== PROBLEM TO WORK ON ==
Continue the feature toggle transcript from its final sentence.

== SUPPLIED TEXT ==

You just want to get your very first version
of the product out.
So unless you have users,
it's not worth it to work with feature toggles.
And if you really build a small application
where every story adds a huge part of functionality,
I think it's also very difficult to toggle because any story will touch
a really big part of the application.
Then it's a really big task to just build in the feature toggle.
If you have a big, I don't know, legacy application that is four years old,
thousands and thousands of lines of code code and you just know your little corner where you work on and there inside this
little corner you build a small additional functionality then i think it's much easier
to toggle just in the environment where you're in if you want to to just make sure that your changes
that your change or whatever you write
is that code in production for now.
That's the idea, right?
And once you ship your feature,
so the way we do it,
or the way we always try to do it,
while you develop it,
the feature toggle is on on your local machine, obviously,
on some test environment,
and it's switched off in production
so that users don't see half-baked features where styling is missing or some elements in the front end is missing.
Anything that looks weird, we don't want to show them yet.
This is all we want to achieve here.
So as soon as we're done with a story or with a couple of stories
that are together a feature that we want to toggle on, we toggle it on,
we observe it, and the day later we should take the toggle out usually
unless there
is some reason to keep it in so this is how we try to reduce the amount of toggles the story is not
really done or the the conglomerate of stories is not really done if the feature toggle is still in
there okay and how do you so technically are you typically seeing that you write your own feature
toggle framework so do you use frameworks that you write your own feature toggle framework?
So do you use frameworks that are out there?
And what frameworks can you recommend or have you worked with?
The one we work most with is the toggles with a Z in the end, T-O-G-G-L-E-Z, a library written in Java.
We also embedded it into our Clojure application for now.
It has a really nice front end.
And there comes another beauty of feature targets.
You can go to your product owner in the end and say,
the feature is finished.
Do you want to deliver it to your users?
Do you want to hit the button that releases?
And they are super glad.
It's like they have tears in their eyes for joy.
And this is what this toggles framework gives you for free.
We didn't
manage to get this enclosure um but it's it's a very nice start i've also seen um people building
it on their own or on the other hand if you have a small project if you just have one or two things
that you want to toggle don't don't start with a framework just it's a simple a toggle is nothing
but an if statement um if you want in the beginning.
And you can also in the very beginning,
what I always want to do is to decouple deployment from feature toggles. So I want to deploy at some point and at some other random point,
I want to flip feature toggle.
But in the beginning, when you have just one or two things
that you may want to show or not,
just make it an if statement, global variable that is on or off and and then you
have a feature toggle already you don't need anything fancy for it it's more the concept
and thinking of how you deliver your software using this toggle that is that is the challenging
part and only when you have five teams over two continents that work on the same product, then you need to find a way that the pieces of work
that you identified and the areas or code bases or parts
that the teams or pairs touch are decoupled enough
so that the feature targets don't influence each other.

== SOURCE MATERIAL ==
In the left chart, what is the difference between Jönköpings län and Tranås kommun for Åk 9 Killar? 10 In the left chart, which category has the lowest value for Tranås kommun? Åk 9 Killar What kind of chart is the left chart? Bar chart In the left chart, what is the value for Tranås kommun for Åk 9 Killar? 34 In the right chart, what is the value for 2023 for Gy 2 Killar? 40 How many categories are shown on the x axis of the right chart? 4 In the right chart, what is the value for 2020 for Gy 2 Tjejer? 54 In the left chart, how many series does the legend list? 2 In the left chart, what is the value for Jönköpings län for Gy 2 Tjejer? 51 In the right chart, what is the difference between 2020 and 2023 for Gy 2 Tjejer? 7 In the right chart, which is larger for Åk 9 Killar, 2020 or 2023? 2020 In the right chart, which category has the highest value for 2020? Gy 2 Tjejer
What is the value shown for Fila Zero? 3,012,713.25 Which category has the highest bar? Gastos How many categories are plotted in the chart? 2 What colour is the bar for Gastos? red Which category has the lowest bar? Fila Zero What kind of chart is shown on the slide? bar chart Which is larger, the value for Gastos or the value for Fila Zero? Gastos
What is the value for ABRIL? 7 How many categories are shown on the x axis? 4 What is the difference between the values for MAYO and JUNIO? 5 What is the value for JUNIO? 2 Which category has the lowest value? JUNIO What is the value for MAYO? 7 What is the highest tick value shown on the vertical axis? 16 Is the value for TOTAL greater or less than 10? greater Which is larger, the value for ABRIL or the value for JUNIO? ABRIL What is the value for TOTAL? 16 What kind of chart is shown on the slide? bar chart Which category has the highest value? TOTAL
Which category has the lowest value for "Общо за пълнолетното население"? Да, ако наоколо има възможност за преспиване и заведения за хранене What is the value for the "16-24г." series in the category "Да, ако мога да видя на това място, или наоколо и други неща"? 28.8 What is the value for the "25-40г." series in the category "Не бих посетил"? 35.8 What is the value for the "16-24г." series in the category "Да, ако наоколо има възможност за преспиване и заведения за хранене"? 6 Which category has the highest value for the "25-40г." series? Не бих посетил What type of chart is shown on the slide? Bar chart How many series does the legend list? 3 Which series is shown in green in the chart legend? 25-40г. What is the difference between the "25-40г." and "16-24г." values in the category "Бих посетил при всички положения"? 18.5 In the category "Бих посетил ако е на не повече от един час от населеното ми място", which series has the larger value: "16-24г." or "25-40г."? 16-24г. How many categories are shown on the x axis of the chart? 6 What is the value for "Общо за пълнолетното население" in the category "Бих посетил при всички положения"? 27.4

== REPLY ==
Because if they influence each other,
testing becomes a nightmare
because you can't test all permutations of all targets
that you have in your code base
then. So then that brings me to two more questions. The first thing is how do you test
for correct toggling? So that means if you say essentially a toggle is like an if statement
around the code block, how can you make sure that the developers don't forget to put the if statement around the code block that is
part of that feature especially if a feature is distributed across different classes
and throughout the code base is there any best practice anything messy chocolate for once
yeah in fact so what works really well really well i've tried it three times in three
different teams and it worked each time is to give chocolate for well-implemented feature
toggles at the end of the story just in the stand-up and just occasionally right if you're
in the stand-up you're talking and the story was done and you have a feature toggle and yeah it
worked well and everything was nice you just say say, oh, I want a chocolate.
And then what do we do?
And everybody else is looking.
So it's really mean, but it works.
So that's obviously one part.
It's such a kindergarten approach.
It's amazing.
Yeah, yeah, yeah.
But keep it simple.
And the other thing is for backend toggles, it's more difficult.
I don't have the strategy yet.
For frontend, it's much easier because if you don't toggle your frontend properly, you will have changes in your frontend in any deploy.
So what you can do is to make a pixel comparison of your product before you ship it.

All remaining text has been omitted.